◆ Prompt: Copy out the data below word for word, starting at the line that contains "Which choice from" and continuing through the last line of the data.

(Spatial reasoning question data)
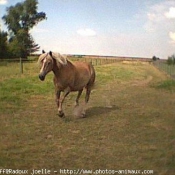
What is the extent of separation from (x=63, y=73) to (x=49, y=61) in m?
0.42

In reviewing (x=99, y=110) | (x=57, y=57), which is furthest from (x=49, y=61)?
(x=99, y=110)

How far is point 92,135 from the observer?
404 centimetres

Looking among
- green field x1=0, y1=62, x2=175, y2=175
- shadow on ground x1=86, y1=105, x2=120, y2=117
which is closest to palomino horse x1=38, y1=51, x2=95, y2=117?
shadow on ground x1=86, y1=105, x2=120, y2=117

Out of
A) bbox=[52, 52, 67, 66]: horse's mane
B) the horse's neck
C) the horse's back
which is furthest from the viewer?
the horse's back

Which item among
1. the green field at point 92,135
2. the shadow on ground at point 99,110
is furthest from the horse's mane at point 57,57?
the shadow on ground at point 99,110

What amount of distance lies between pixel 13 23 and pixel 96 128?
3.28 m

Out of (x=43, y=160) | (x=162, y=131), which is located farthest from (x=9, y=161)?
(x=162, y=131)

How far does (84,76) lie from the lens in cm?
554

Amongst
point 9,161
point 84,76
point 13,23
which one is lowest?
point 9,161

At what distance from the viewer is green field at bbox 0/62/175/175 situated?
Answer: 3.00 m

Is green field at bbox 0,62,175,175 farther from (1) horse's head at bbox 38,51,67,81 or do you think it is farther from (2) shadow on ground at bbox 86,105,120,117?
(1) horse's head at bbox 38,51,67,81

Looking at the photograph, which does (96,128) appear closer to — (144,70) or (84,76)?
(84,76)

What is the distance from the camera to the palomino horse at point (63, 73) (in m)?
4.65

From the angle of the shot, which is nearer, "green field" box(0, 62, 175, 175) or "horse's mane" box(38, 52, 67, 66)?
"green field" box(0, 62, 175, 175)
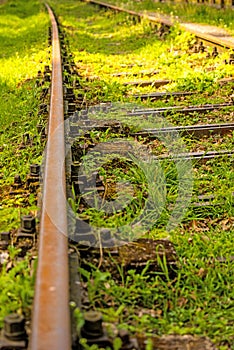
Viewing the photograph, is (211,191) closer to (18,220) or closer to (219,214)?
(219,214)

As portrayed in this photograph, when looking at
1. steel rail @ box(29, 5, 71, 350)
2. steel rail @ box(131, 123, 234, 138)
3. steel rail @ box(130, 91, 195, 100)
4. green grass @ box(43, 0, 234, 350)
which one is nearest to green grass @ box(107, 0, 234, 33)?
steel rail @ box(130, 91, 195, 100)

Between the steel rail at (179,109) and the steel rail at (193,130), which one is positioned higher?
the steel rail at (193,130)

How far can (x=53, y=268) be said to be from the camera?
2627 millimetres

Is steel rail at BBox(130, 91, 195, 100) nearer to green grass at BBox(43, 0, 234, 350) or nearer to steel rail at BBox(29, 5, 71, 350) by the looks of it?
green grass at BBox(43, 0, 234, 350)

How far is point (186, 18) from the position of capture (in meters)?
15.2

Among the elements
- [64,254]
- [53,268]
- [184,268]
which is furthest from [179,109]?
[53,268]

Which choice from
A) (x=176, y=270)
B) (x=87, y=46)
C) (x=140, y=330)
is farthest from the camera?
(x=87, y=46)

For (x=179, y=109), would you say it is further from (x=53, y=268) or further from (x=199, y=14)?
(x=199, y=14)

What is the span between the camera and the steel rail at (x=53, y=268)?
7.21 ft

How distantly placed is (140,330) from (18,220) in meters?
1.24

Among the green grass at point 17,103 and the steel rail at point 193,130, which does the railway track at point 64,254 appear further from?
the green grass at point 17,103

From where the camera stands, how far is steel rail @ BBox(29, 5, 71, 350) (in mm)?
2197

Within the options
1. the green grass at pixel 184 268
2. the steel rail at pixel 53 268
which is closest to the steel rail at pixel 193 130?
the green grass at pixel 184 268

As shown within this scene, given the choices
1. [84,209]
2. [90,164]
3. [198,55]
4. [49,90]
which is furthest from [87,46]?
[84,209]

◆ Complete response:
Which choice from
A) (x=176, y=270)
B) (x=87, y=46)
C) (x=140, y=330)
is farthest from the camera?
(x=87, y=46)

For (x=179, y=109), would you say it is further from (x=53, y=268) or further from (x=199, y=14)?
(x=199, y=14)

What is the span between the camera and the steel rail at (x=53, y=268)?
7.21 ft

How distantly placed is (140,330) from (18,220) in meters?
1.24

Among the green grass at point 17,103 and the steel rail at point 193,130, which does the railway track at point 64,254 appear further from?
the green grass at point 17,103

From where the camera stands, how far is steel rail @ BBox(29, 5, 71, 350) (in mm)?
2197

Within the options
1. the green grass at pixel 184 268
2. the steel rail at pixel 53 268
which is closest to the steel rail at pixel 193 130?
the green grass at pixel 184 268

As shown within this scene, given the choices
1. [84,209]
2. [90,164]
3. [198,55]
4. [49,90]
which is furthest from [87,46]?
[84,209]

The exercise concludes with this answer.